VG München: "MTV - I want a Famous Face" ist entwicklungsbeeinträchigend für Jugendliche
Gespeichert von Prof. Dr. Marc Liesching am
Das VG München hat durch Urteil vom 17.06.2009 (Az. M 17 K 05.599) in einer ausführlichen Begründung zur Jugendschutzrelevanz der Ausstrahlung einer Episode der Reihe "I want a famous Face" Stellung genommen. Dabei wurden auch verfahrensrechtliche Fragestellungen abgehandelt, welche für den Jugendmedienschutz erhebliche praktische Auswirkungen zeitigen und welche im Einzelnen durchaus auch kritisch hinterfragt werden können.
Die wesentlichen Inhalte der über 60 Seiten umfassenden Urteilsbegründung können wie folgt zusammengefasst werden:
1. Mitglieder der Kommission für Jugendmedienschutz (KJM), welche an der Beurteilung der Sendereihe „i want a famous face“ beteiligt waren, können nicht schon deshalb als „befangen“ im verwaltungsrechtlichen Sinne angesehen werden, weil sie zuvor an einem Beschluss mitgewirkt hatten, nachdem alle Sendungen mit Schönheitsoperationen zu Unterhaltungszwecken grundsätzlich entwicklungsbeeinträchtigend und erst nach 23.00 Uhr auszustrahlen seien.

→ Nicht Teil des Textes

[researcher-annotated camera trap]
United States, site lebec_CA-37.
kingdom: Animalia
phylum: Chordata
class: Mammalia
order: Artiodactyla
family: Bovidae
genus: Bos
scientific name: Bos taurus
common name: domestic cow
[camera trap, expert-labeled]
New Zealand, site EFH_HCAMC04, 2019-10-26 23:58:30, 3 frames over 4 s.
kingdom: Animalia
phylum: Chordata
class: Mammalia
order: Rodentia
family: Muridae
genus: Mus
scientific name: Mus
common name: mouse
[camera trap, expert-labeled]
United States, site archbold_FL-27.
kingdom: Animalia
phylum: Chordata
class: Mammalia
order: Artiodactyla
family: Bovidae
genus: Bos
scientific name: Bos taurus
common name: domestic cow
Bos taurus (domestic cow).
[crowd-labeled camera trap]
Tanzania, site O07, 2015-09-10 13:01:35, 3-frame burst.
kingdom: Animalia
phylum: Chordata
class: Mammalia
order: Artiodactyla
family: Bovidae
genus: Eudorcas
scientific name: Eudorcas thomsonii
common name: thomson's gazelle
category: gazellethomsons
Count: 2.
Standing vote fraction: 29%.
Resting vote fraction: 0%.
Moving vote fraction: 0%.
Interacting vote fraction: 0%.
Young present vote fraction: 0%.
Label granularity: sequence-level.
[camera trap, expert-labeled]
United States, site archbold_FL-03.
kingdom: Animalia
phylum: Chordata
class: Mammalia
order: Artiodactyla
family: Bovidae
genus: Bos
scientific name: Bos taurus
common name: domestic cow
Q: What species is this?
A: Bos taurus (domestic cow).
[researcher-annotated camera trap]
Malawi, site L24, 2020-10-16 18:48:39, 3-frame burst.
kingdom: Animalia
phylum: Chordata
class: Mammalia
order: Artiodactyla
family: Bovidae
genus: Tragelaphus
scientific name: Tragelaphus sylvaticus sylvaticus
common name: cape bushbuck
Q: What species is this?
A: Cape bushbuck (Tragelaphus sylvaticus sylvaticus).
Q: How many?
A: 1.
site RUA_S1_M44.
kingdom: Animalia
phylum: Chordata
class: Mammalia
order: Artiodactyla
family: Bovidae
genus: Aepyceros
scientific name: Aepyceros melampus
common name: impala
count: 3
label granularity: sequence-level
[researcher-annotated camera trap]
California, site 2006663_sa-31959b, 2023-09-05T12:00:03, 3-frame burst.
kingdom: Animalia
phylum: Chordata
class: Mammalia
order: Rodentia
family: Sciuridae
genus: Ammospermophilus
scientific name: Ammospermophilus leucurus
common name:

2. Auf die Rechtmäßigkeit von Beschlussfassungen von Mitgliedern der KJM im so genannten „Umlaufverfahren“ kommt es nicht an, wenn die jeweiligen Entscheidungen in einer ordentlichen KJM-Sitzung bestätigt werden.
3. Bei jugendschutzrechtlichen Anordnungen der Medienaufsicht bezüglich der entscheidungsgegenständlichen Sendereihe bedurfte es keiner Hinzuziehung bzw. Beteiligung der Freiwilligen Selbstkontrolle Fernsehen e.V. (FSF), da deren rechtliche Interessen durch das Verfahren nicht berührt werden.
4. Die Haftungsprivilegierung des § 20 Abs. 3 S. 1 JMStV und die Einschränkung der aufsichtsrechtlichen Befugnisse der KJM greift nur, wenn die jeweilige Sendung in seiner konkreten Ausgestaltung der anerkannten Selbstkontrolleinrichtung (hier FSF) vorgelegen hat. Wird ein z.B. aufgrund Synchronisierung oder deutscher Untertitel-Zusätze nachträglich veränderter Sendeinhalt ausgestrahlt, ist für § 20 Abs. 3 S. 1 JMStV kein Raum mehr.
5. Der für die Medienaufsicht zuständigen Landesmedienanstalten und der KJM kommt bei der Entscheidung über das Vorliegen einer Entwicklungsbeeinträchtigung nach § 5 JMStV kein Beurteilungsspielraum zu, der der gerichtlichen Überprüfung entzogen wäre.
6. Die Folge 3 des Sendeformats „i want a famous face“ ist nach Überzeugung des Gerichts geeignet, die Entwicklung von Kindern und Jugendlichen unter 16 Jahren zu beeinträchtigen, nicht dagegen von älteren Jugendlichen.
7. Bewertungsmaßstab für die Beurteilung der Entwicklungsbeeinträchtigung sind – von Extremfällen abgesehen – nicht nur durchschnittliche Kinder und Jugendliche, sondern auch „gefährdungsgeneigte“ Minderjährige, die einer Beeinflussung stärker ausgesetzt sind.